NPs and in some cases, physician assistants (PAs), currently lead tumor-specific clinics for survivors in such areas as bone marrow transplant, breast, colorectal, thoracic, and urologic cancers. Each clinic is designed to address such issues as screening and preven-tion of second cancers, monitoring for late- and long-term treatment effects, health promotion activities, and fostering communication with the patient’s primary care provider.
The clinics are not freestanding, but rather integrated alongside the patient’s original care team. “Over the last few years, we have been growing this model throughout the institution, and now take care of over 10,000 cancer survivors at the cancer center,” McCabe noted.
She acknowledges that given the size of MSKCC, this tumor-specific clinic model used there and at some other large cancer centers will not be feasible for smaller hospitals and practices where NPs and other practitioners will see cancer survivors with diverse diagnoses. Furthermore, in rural areas, research has shownthat meeting the care needs of the approximately 2.8 million rural cancer survivors can be especially challenging.5 All this will require additional skills and training on the part of clinicians across the care spectrum.

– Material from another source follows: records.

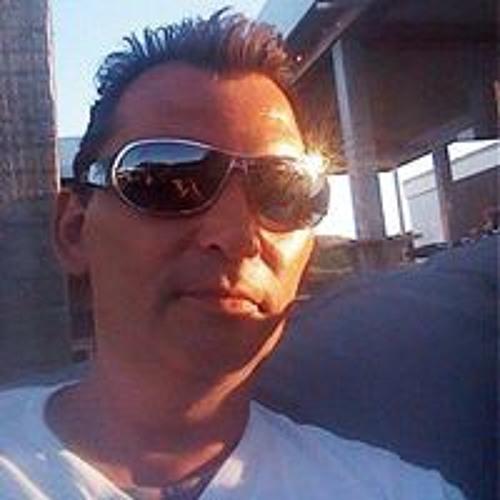 Bert de Vries 6's avatar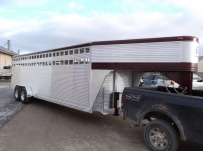 Commercial Gooseneck Livestock Trailers - GNL 73A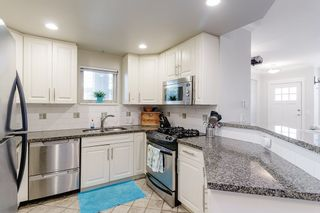 """Photo 7: 2539 EAST Mall in Vancouver: University VW Townhouse for sale in """"LOGAN LANE"""" (Vancouver West)  : MLS®# R2447292"""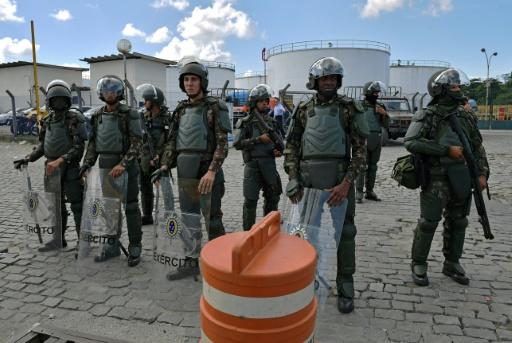 Grève des routiers au Brésil: le pays toujours paralysé malgré les concessions du président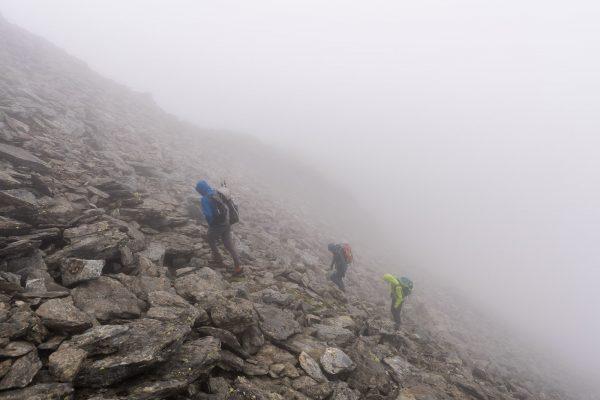 Durch den Nebel zum Gipfel
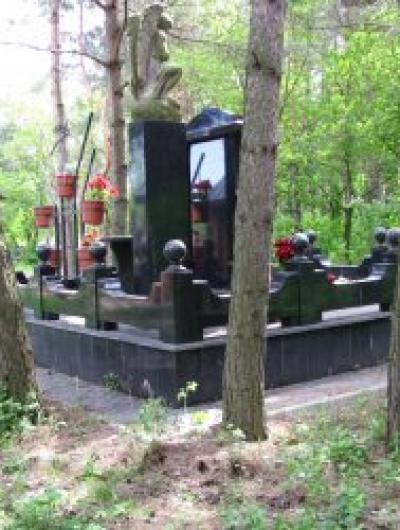 Одна из статусных могил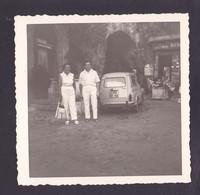 S1259 - ROQUEBRUNE Photo Amateur Couple Voiture Bar - Non Datée Mais 1790 Environs - Photo Originale 9 X 9 Cm Environs - Lieux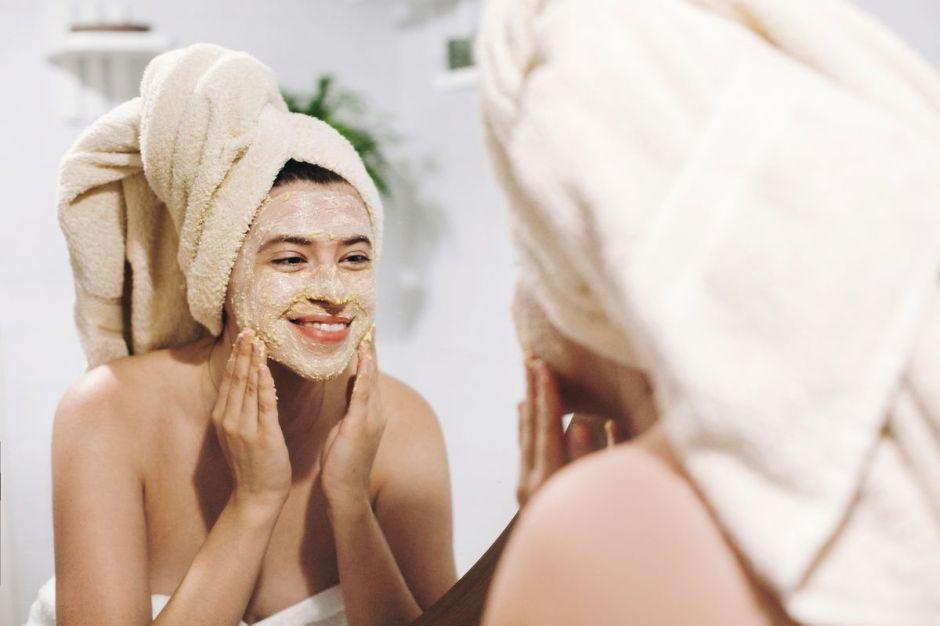 Los 5 mejores tratamientos exfoliantes para tener un día de spa en casa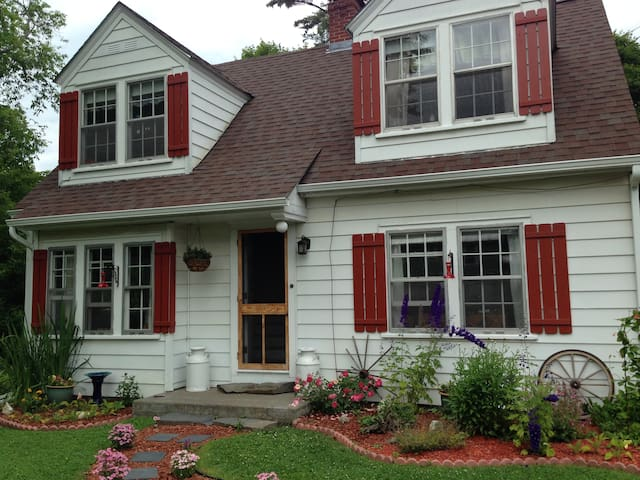 Chocolate Box Cottage Suite in St. Johnsbury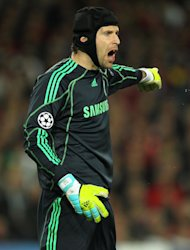 Petr Cech wants Chelsea to tighten up at the back for the game against Manchester United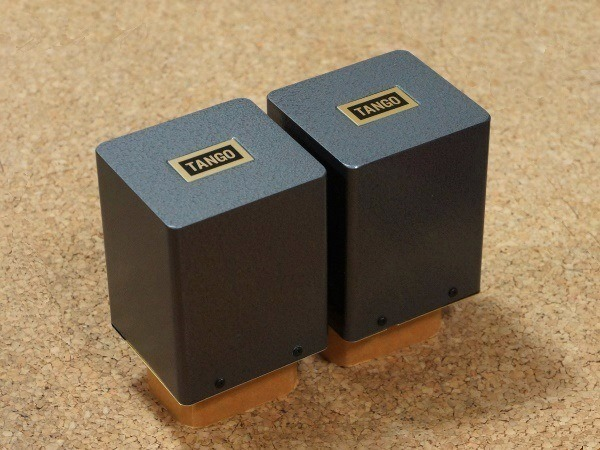 TANGO Output trans XE-20S pair 美品 即決あり 2個set 300B 2A3 845 などに ISO タンゴ XE20S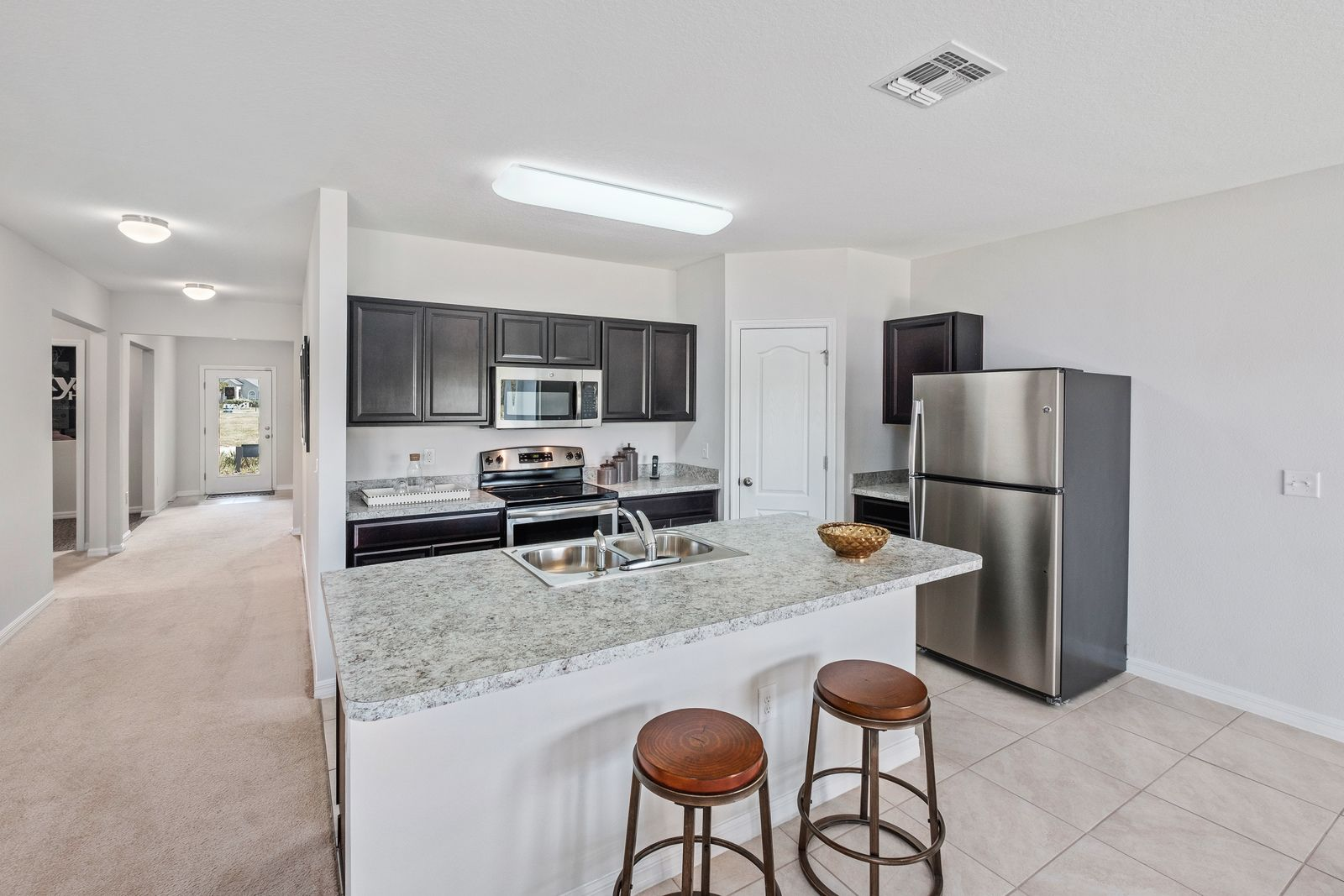 Kitchen-in-F1722-at-Oakland Lake-in-Fort Pierce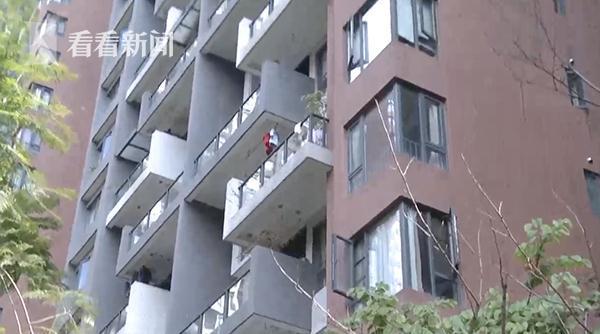 楼上无人居住却日夜传出怪声 楼下邻居吓坏了…… 全球新闻风头榜 第1张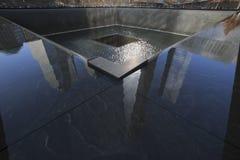Una riflessioni del World Trade Center (1WTC), di Freedom Tower ed orma di WTC, memoriale nazionale dell'11 settembre, New York,  Immagini Stock Libere da Diritti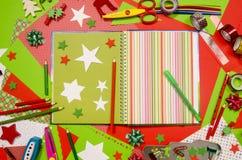 Künste und Handwerksversorgungen für Weihnachten Stockfotos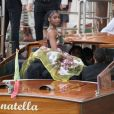 Normani usa vestido com volume ao desembarcar para desfile Dolce & Gabbana em Veneza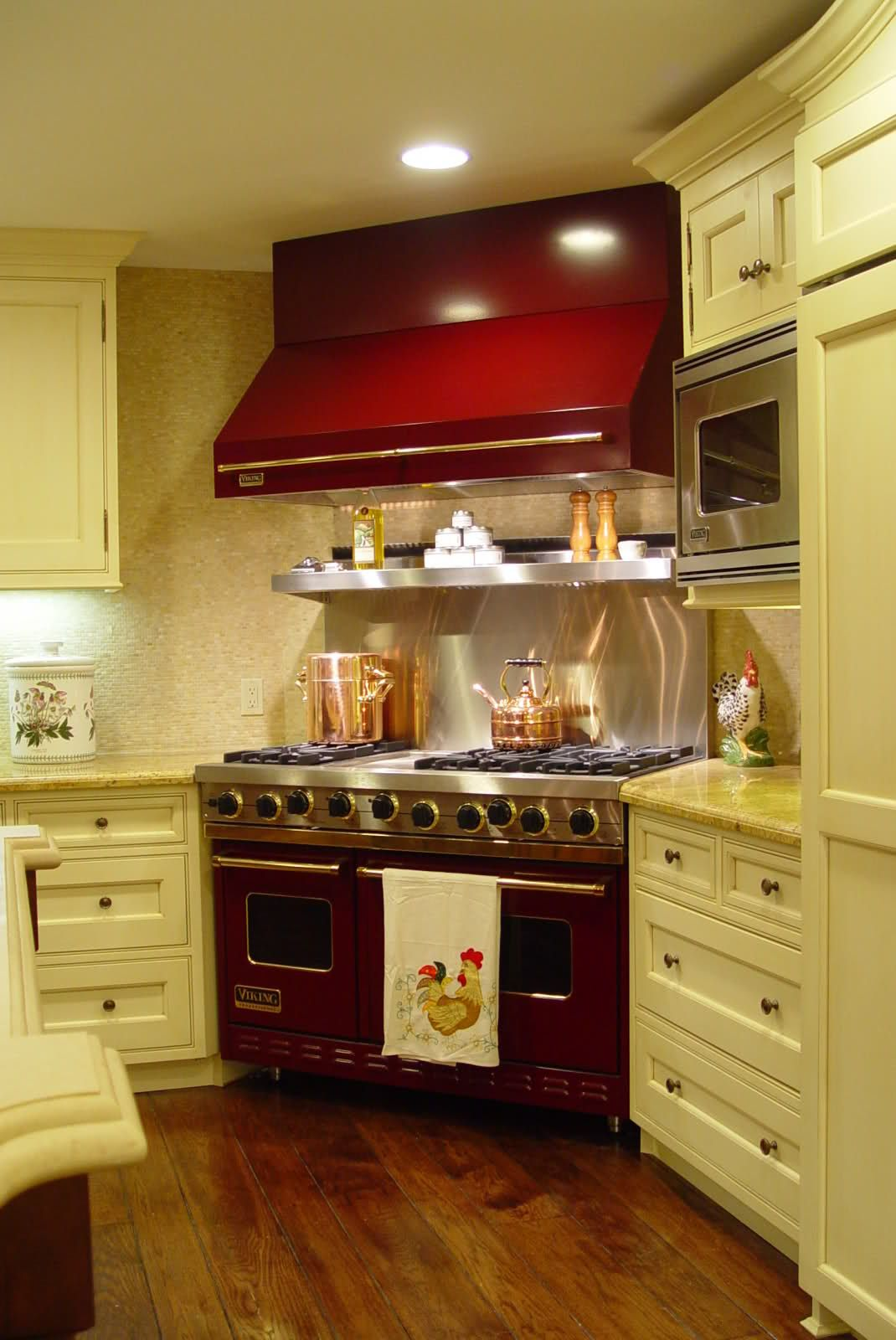 I love the white cabinets and the corner range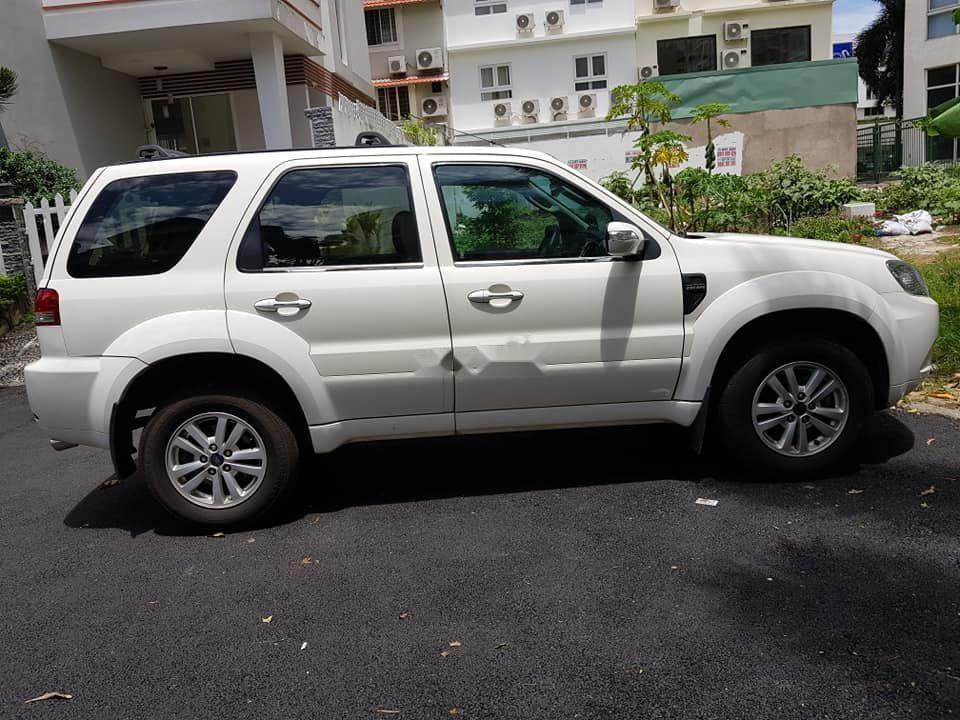 Cần bán gấp Ford Escape đời 2011, màu trắng xe gia đình
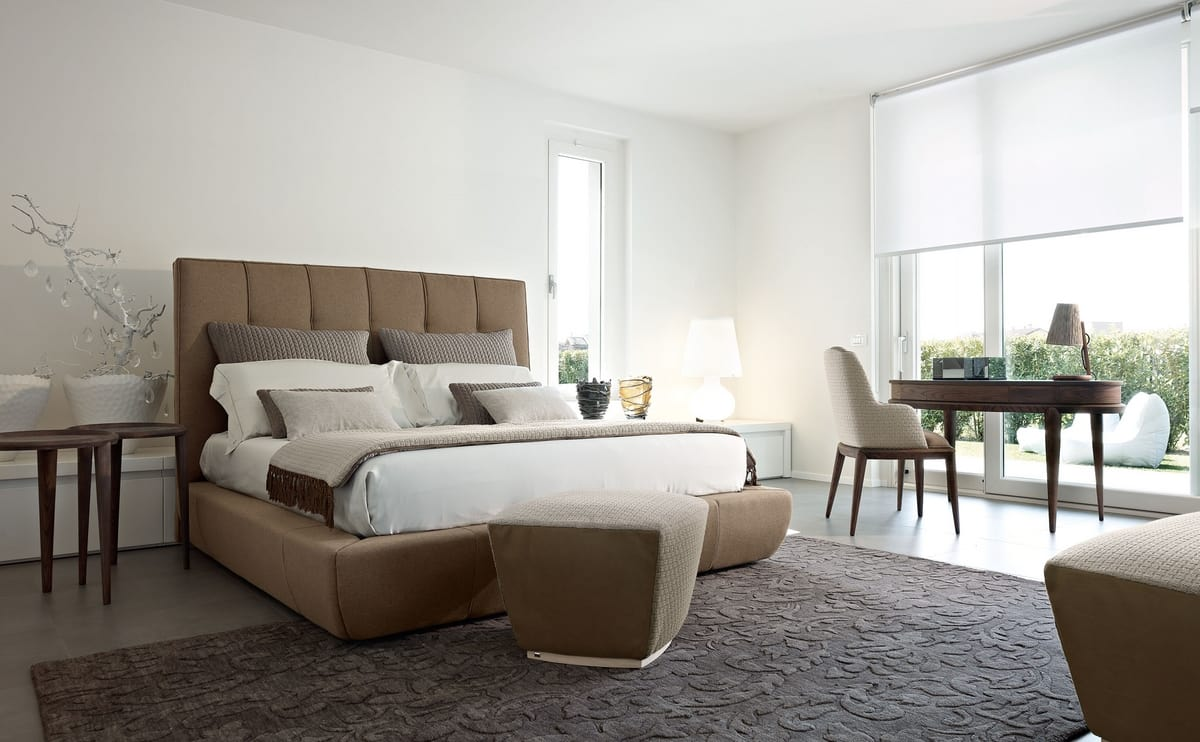 Robert letto, Bed with padded structure and headrest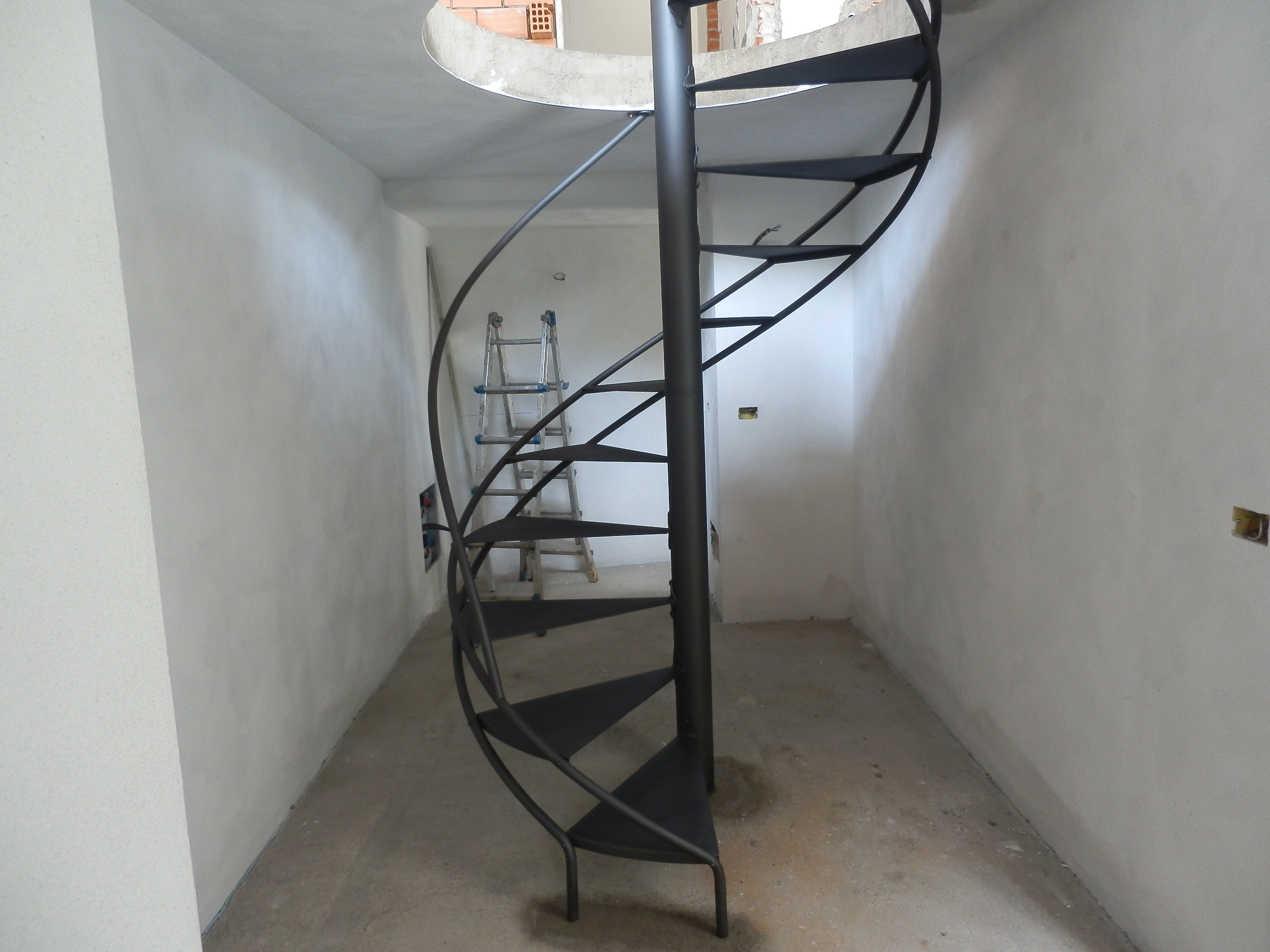 Iron spiral staircase acier steel - Scale a chiocciola ...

For newer and emerging survivorship care programs, many resources and models are available (Box). McCabe noted that at MSKCC, they have purposefully worked to set up their survivorship website so that it can be used as a resource for other healthcare professionals planning their own survivorship care programs. She also is a principal investigator (with Marcia Grant, RN, DNSc, professor and director of the Division of Nursing Research and Education at City of Hope in Duarte, California) on a 5-year grant from the National Cancer Institute to train nurses working with cancer survivors who are transitioning from active treatment to survivorship care via training workshops designed for nurses from all cancer healthcare settings, including private practice offices and small community cancer clinics.
In all this, reimbursement looms large. “Thinking about how we provide the most appropriate and efficient services to cancer survivors is one of the issues that we’ve been giving a lot of thought to,” said McCabe. Fortunately, not all cancer survivors need the intensive services that, for example, a bone marrow transplant patient might need, she explained. “We want to make sure that we take rather scarce resources and use them effectively.”
McCabe said that they are looking at risk-based approaches to care that factor in the types of services patients may need, based on their risks for recurrence and long- and late-term effects, to help guide the decision-making. “It used to be that we said all of our cancer patients need to stay with us for life. I think we have a better understanding of people’s risk of problems down the road and also their risk of recurrence,” she said.
She advocates a rehabilitation model approach that includes helping patients to leverage resources available in their own communities.
Whereas the physician visit is reimbursable, McCabe noted, it varies by state whether the NP- or PA-clinic model will be. Understanding the reimbursement landscape in their localities is something providers designing survivorship programs need to establish early on.
Despite the fact that MSKCC’s survivorship program is a relatively mature one, McCabe said that her institution still faces ongoing challenges associated with the changing landscape of healthcare. “We’ve been thinking about this for a long time,” she said, “and we’re at a point now where we’re increasingly interested in metrics: How do we evaluate what we’ve been doing? How do we know what has been really working or not?”
Providers and patients of course would like payers to reimburse for survivor care services. “We know that they are extremely important,” said McCabe, “not only for cancer, but for a whole set of diseases in terms of prevention and risk reduction.”
“I would like to think that over time, people are enlightened that preventing disease is better than treating disease.”